Are Super Bowl Ads Worth More Than Merely Laughs?

January 31, 2005

BLOOMINGTON, Ill. - On Super Bowl Sunday advertisers will spend a record $2.4 million for 30 seconds of air time. Is it worth it?

Yes - and no - says Illinois Wesleyan marketing professor Carrie Trimble. Yes, if the ad is compelling. No, if the audience laughs but can't remember the product.

Super Bowl advertising costs six times as much as 30 seconds on network prime time programming. That lofty price, says Trimble, is due in part to the added benefits of being a Super Bowl advertiser.

“For one thing, an advertiser gets all the publicity, all the earned media that comes when people talk about the fact that you've purchased the time of a Super Bowl,” Trimble says. “Big spenders like Anheuser Busch get the right to be the only beer that advertises, and there's added value there. Plus, you do get the captive audience.”

The captive audience, Trimble says, is a once-a-year phenomenon because people have become accustomed to watching the Super Bowl advertising with intent. “Rather than considering a Super Bowl ad as an intrusion in the program that they're watching, people look forward to watching these ads.”

Often, Trimble adds, the anticipation is for an ad that will entertain. That is why the tradition of advertisers for the Super Bowl is to make you laugh. The danger is that those laughs may not translate into advertisers' real goal - to make the product memorable.

If you spend all your money on something that's funny but doesn't drive home a selling point about your particular product, you've wasted your time and obviously a lot of cash,” Trimble says.

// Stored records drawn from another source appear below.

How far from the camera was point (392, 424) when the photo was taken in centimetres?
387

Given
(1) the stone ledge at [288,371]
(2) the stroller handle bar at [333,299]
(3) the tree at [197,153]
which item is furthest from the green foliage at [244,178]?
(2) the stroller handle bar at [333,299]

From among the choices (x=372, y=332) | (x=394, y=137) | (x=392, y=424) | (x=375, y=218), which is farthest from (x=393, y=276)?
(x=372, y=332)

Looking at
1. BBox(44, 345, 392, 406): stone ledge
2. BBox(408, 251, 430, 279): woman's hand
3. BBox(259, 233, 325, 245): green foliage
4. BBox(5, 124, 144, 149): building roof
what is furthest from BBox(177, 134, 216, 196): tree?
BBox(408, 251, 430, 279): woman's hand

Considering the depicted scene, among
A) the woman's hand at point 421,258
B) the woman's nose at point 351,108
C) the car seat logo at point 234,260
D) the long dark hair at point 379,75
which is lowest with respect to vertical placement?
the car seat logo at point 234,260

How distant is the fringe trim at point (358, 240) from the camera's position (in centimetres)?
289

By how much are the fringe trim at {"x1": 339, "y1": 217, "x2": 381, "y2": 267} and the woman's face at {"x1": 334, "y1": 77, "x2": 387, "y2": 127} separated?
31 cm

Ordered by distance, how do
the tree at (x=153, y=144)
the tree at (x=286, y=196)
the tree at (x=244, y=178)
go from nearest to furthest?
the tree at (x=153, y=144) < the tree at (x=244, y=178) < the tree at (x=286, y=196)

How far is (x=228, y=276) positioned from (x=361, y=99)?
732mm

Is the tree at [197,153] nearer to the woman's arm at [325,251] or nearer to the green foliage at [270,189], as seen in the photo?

One of the intriguing trends in advertising campaigns is the tendency for companies to co-opt their competitors' campaign. Miller Lite and Bud Lite, for instance, have dueling commercials featuring football officials.

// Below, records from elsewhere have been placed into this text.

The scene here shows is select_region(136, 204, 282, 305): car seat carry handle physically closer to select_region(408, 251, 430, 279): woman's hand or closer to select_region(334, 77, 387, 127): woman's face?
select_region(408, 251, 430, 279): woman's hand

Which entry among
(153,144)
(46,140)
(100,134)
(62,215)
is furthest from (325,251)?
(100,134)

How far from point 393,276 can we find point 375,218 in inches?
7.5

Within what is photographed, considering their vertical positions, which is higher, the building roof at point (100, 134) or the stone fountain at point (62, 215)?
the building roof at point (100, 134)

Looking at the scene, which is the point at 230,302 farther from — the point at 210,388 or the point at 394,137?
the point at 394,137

“They're funny ads, but I think they can also be confusing. You may not know which product is being advertised at all even though you're laughing at what you see,” says Trimble. “In some cases, I think it's a matter of one-upmanship, which doesn't mean as much to the consumer as to the people creating the ads.”

As the ads come into focus for this year's Super Bowl, there has been considerable conversation about toning down the content, making the ads less risqu. Whether or not that happens remains to be seen.

“They've promised us no horses with flatulence this year,” says Trimble. “There were a lot of pretty sophomoric jokes last year. If their only target market is male viewers ages 12 to 25, that might work. But I'm guessing that they have targets outside that range.”